The Red Wings superfan arrived in a Detroit courtroom Tuesday morning wearing a bright red jacket covered in his favourite team’s logo and forked over the $225 U.S. he was fined for disorderly conduct — the price he paid for the dubious honour of throwing the first octopus on the ice at Little Caesars Arena.

 “The judge said ‘Stay out of trouble, don’t do it again. This was a very expensive octopus,'” he said with a laugh. 

The court appearance came months after the 30-year-old saran wrapped a large cephalopod to his stomach and smuggled it into the brand new arena under a Gordie Howe all-star jersey. 

Nick Horvath, octopus, Red Wings

Horvath throws the first-ever octopus on the ice. Red Wings fans have been taking part in the tradition for decades. (Nick Horvath)

After hurling the octopus onto the ice Horvath said he was nabbed by security and told he wasn’t welcome back. A few days later, after Horvath’s cries for help from his hero Don Cherry drew media attention, he was contacted by arena security staff and told he wasn’t facing a lifetime ban after all.

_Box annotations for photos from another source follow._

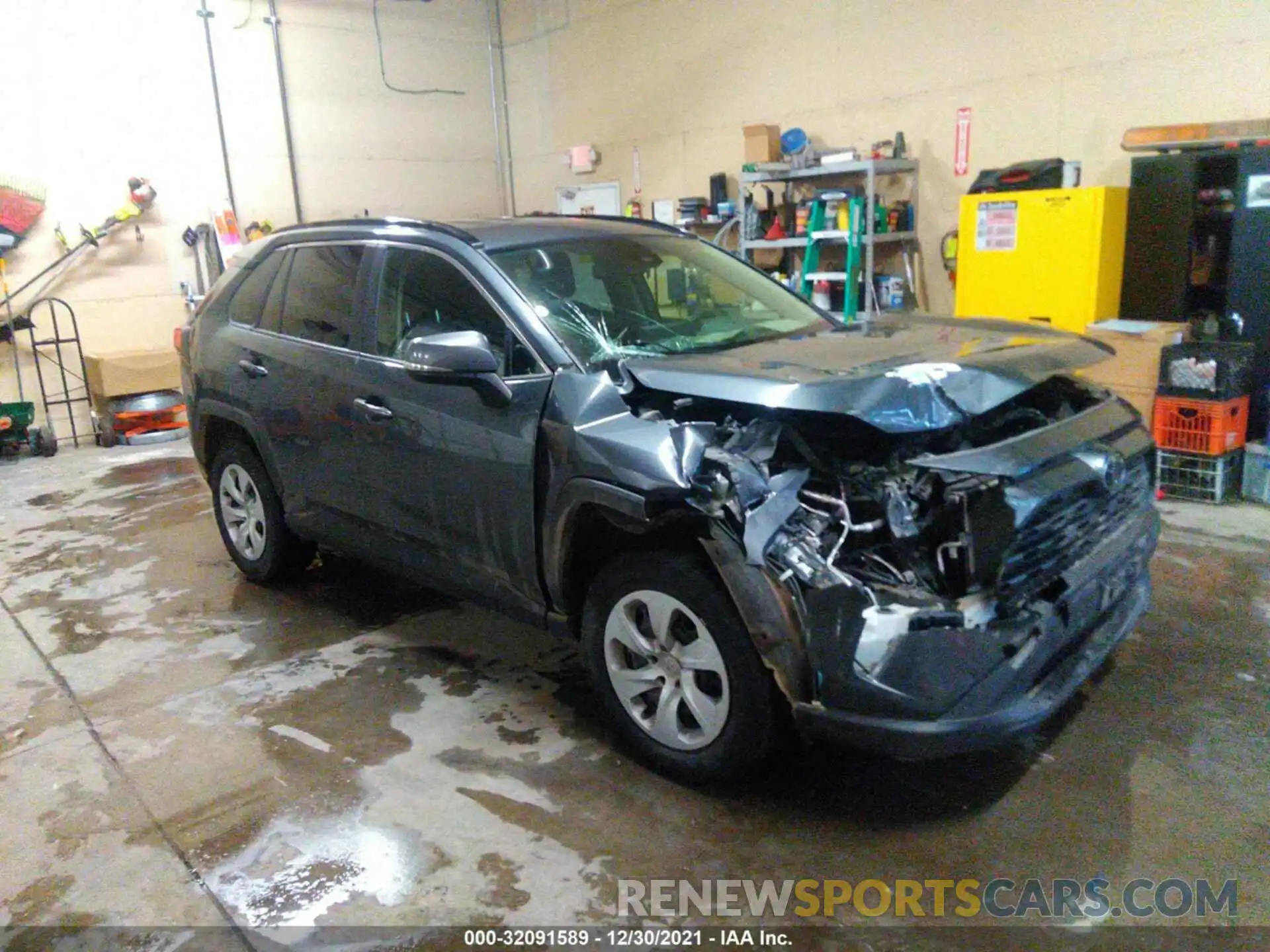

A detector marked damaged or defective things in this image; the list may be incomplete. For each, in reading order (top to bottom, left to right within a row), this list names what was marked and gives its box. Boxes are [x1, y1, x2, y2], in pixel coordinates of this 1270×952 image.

cracked windshield [492, 238, 833, 368]
crushed hood [624, 315, 1112, 434]
damaged front end [548, 368, 1163, 766]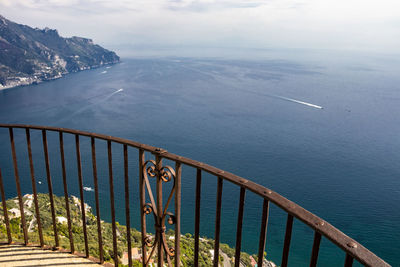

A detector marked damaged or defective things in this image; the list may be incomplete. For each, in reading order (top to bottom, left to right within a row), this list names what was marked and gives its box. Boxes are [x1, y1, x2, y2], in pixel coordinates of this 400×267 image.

rusted metal [8, 129, 28, 246]
rusted metal [25, 129, 43, 248]
rusted metal [41, 129, 59, 247]
rusted metal [59, 133, 75, 254]
rusted metal [0, 125, 390, 267]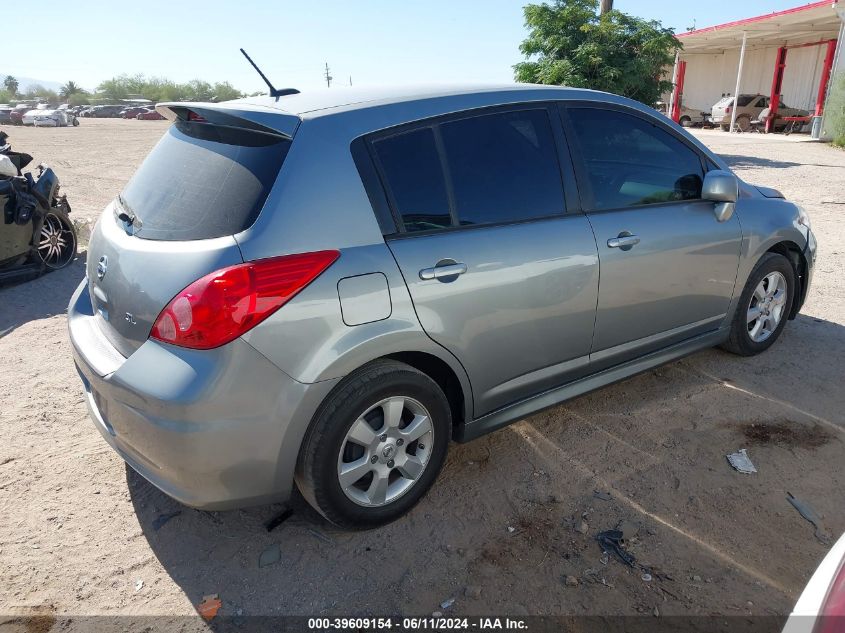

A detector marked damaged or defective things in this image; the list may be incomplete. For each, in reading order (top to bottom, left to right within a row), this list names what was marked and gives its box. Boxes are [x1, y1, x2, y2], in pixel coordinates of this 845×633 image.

damaged vehicle [0, 131, 76, 284]
wrecked car wheel [720, 254, 792, 358]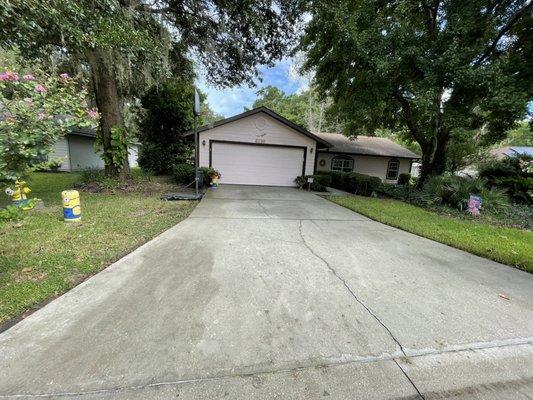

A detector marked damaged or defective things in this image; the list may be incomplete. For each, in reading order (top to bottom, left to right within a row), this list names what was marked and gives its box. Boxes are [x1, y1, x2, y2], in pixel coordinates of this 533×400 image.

driveway crack [298, 219, 406, 356]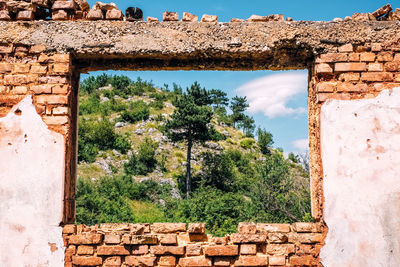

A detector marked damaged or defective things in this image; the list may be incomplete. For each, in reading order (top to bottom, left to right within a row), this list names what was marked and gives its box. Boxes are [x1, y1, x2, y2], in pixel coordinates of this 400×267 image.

Still, the fan said he’s learned his lesson when it comes to octopus tossing.

“Those are the last two,” he said. “I threw the last one at the Joe and the first at the home opener and I’m retiring on top from octopus throwing.”

Horvath’s special suit did draw some looks when he arrived in court, but he said most people in Detroit seemed to appreciate it.

He’s hoping that goodwill continues when he heads back to the arena for a game, but he’s planning to wait a year before going back — just to play it safe.

‘Octopi will forever fly’

A post on Facebook showing Horvath proudly holding up his paid ticket and asking who wants to come with him has already drawn more than 60 ‘likes.’

“It’s going to be awesome to set foot back in that place. I’m going to be happy,” he said. “Honestly I’ve missed it. It’s only been two months but I can’t wait.”

The dedicated Wings fan added his enthusiasm for “the boys” hasn’t been harmed by the whole experience.

“I f–king love the boys man. It’s got nothing to do with the team,” he explained. “I’m still a diehard fan. Nothing changes with that.”

Fans have been throwing octopuses on the ice at Red Wings’ games for 65 years. The Legend of the Octopus began during the 1952 playoffs, when the creature’s eight wriggling appendages symbolized the number of wins necessary to capture the Stanley Cup.

Even though he’ll never throw another octopus, Horvath said he’s sure other fans will continue the 65-year ritual.

“Octopi will forever fly,” he said. “The tradition lives on brother.”